---
title: "Tutorial on Data Sanity and Integrity Checks"
author: 
  - Menglu Liang$^1$, Huang Lin$^1$
  - $^1$University of Maryland, College Park, MD 20742 
date: '`r format(Sys.Date(), "%B %d, %Y")`'
output: rmarkdown::html_vignette
bibliography: bibliography.bib
vignette: >
  %\VignetteIndexEntry{Tutorial on Data Sanity and Integrity Checks}
  %\VignetteEngine{knitr::rmarkdown}
  \usepackage[utf8]{inputenc}
---

```{r setup, message = FALSE, warning = FALSE, comment = NA}
knitr::opts_chunk$set(warning = FALSE, comment = NA,
                      fig.width = 6.25, fig.height = 5)
library(ANCOMBC)
library(tidyverse)
```

# 1. Introduction

The `data_sanity_check` function performs essential validations on the input data to ensure its integrity before further processing.
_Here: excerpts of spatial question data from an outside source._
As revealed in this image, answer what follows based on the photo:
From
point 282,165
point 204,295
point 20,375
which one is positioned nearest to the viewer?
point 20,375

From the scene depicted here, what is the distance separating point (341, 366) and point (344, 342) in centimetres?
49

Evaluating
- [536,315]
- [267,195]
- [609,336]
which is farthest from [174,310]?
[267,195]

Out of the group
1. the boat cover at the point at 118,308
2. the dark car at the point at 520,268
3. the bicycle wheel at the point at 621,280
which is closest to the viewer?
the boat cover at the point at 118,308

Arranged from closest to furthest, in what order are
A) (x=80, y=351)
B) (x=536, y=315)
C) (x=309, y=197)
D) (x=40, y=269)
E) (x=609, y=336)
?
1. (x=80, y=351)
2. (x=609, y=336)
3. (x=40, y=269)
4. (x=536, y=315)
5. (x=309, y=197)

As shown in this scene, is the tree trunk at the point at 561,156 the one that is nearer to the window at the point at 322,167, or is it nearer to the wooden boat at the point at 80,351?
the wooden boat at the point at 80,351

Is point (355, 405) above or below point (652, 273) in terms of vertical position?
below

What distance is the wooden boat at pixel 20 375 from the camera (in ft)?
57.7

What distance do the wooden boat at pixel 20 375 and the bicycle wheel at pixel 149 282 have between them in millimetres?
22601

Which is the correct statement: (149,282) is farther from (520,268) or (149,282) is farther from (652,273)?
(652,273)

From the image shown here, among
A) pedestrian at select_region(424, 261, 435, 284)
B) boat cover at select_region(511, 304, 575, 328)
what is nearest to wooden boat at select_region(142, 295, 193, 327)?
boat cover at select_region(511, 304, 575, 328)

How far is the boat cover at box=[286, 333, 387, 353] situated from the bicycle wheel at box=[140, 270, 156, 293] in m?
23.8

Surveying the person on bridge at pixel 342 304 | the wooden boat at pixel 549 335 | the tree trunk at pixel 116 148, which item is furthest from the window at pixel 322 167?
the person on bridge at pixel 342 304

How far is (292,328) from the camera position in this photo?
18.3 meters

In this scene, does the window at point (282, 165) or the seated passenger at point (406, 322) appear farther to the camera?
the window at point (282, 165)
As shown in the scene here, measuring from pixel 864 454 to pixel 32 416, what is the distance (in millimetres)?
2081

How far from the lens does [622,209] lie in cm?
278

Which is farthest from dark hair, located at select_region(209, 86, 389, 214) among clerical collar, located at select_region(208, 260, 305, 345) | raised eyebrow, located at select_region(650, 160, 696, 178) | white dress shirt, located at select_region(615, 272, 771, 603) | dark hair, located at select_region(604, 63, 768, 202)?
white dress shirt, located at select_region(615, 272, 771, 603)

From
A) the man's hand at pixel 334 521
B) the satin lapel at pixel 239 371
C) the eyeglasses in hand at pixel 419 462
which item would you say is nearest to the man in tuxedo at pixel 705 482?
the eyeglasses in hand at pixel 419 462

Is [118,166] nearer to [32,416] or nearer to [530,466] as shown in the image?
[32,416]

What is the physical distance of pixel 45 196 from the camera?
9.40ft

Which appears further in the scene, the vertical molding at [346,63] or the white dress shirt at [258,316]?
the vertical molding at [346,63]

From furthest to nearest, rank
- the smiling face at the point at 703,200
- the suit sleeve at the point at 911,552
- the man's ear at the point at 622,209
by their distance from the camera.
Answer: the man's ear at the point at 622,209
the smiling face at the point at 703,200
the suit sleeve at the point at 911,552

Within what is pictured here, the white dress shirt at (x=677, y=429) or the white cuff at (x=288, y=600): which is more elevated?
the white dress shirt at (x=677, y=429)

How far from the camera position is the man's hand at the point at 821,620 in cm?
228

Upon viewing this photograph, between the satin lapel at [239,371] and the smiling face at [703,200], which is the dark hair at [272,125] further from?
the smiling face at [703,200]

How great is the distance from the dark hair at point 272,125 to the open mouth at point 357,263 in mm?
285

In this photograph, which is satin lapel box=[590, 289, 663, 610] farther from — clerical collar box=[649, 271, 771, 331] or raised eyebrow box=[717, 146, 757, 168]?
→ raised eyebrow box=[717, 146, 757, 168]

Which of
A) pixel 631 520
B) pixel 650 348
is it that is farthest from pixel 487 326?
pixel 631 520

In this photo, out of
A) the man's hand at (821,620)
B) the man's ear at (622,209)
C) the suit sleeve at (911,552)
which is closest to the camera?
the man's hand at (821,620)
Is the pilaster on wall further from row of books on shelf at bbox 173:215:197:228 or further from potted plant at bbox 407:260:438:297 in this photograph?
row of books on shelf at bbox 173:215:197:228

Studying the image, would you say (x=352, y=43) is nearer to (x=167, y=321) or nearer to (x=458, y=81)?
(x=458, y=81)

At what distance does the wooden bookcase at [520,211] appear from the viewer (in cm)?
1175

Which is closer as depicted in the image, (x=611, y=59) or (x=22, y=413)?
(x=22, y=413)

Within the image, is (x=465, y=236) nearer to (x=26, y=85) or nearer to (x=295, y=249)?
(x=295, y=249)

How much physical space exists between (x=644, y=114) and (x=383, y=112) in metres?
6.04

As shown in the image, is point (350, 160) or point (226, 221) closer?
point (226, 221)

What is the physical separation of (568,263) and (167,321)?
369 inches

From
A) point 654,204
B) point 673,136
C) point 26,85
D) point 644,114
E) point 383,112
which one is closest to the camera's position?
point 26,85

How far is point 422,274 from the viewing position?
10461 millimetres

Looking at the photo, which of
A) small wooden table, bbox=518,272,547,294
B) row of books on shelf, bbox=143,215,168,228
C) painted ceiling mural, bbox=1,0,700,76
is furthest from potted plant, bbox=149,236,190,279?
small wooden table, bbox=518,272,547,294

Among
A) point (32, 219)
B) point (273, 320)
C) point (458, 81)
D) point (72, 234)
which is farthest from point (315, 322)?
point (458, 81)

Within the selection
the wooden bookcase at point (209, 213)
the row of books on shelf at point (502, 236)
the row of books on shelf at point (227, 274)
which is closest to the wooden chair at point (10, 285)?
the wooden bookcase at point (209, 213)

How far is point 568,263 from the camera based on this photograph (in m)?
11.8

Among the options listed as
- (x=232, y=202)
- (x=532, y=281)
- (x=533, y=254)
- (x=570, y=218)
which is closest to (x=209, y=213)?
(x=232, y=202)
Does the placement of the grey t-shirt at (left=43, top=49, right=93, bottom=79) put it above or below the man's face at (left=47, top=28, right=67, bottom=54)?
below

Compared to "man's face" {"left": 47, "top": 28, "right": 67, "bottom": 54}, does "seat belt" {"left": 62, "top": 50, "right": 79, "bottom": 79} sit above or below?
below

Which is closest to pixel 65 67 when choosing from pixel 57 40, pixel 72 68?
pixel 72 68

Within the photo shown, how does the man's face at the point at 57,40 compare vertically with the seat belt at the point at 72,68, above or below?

It verifies data types, confirms the structure of the input data, and checks for consistency between sample names in the metadata and the feature table, safeguarding against common data input errors.

# 2. Installation

Download package. 

```{r getPackage, eval=FALSE}
if (!requireNamespace("BiocManager", quietly = TRUE))
    install.packages("BiocManager")
BiocManager::install("ANCOMBC")
```

Load the package. 

```{r load, eval=FALSE}
library(ANCOMBC)
```

# 3. Examples

## 3.1 Import a `phyloseq` object

The HITChip Atlas dataset contains genus-level microbiota profiling with 
HITChip for 1006 western adults with no reported health complications, 
reported in [@lahti2014tipping]. The dataset is available via the 
microbiome R package [@lahti2017tools] in phyloseq [@mcmurdie2013phyloseq] 
format. 

```{r}
data(atlas1006, package = "microbiome")

atlas1006
```

List the taxonomic levels available for data aggregation.

```{r}
phyloseq::rank_names(atlas1006)
```

List the variables available in the sample metadata.

```{r}
colnames(microbiome::meta(atlas1006))
```

Data sanity and integrity check.

```{r}
# With `group` variable
check_results = data_sanity_check(data = atlas1006,
                                  tax_level = "Family",
                                  fix_formula = "age + sex + bmi_group",
                                  group = "bmi_group",
                                  struc_zero = TRUE,
                                  global = TRUE,
                                  verbose = TRUE)
```

```{r}
# Without `group` variable
check_results = data_sanity_check(data = atlas1006,
                                  tax_level = "Family",
                                  fix_formula = "age + sex + bmi_group",
                                  group = NULL,
                                  struc_zero = FALSE,
                                  global = FALSE,
                                  verbose = TRUE)
```

## 3.2 Import a `tse` object

```{r}
tse = mia::makeTreeSummarizedExperimentFromPhyloseq(atlas1006)
```

List the taxonomic levels available for data aggregation.

```{r}
mia::taxonomyRanks(tse)
```

List the variables available in the sample metadata.

```{r}
colnames(SummarizedExperiment::colData(tse))
```

Data sanity and integrity check.

```{r}
check_results = data_sanity_check(data = tse,
                                  assay_name = "counts",
                                  tax_level = "Family",
                                  fix_formula = "age + sex + bmi_group",
                                  group = "bmi_group",
                                  struc_zero = TRUE,
                                  global = TRUE,
                                  verbose = TRUE)
```

## 3.3 Import a `matrix` or `data.frame`

Both abundance data and sample metadata are required for this import method.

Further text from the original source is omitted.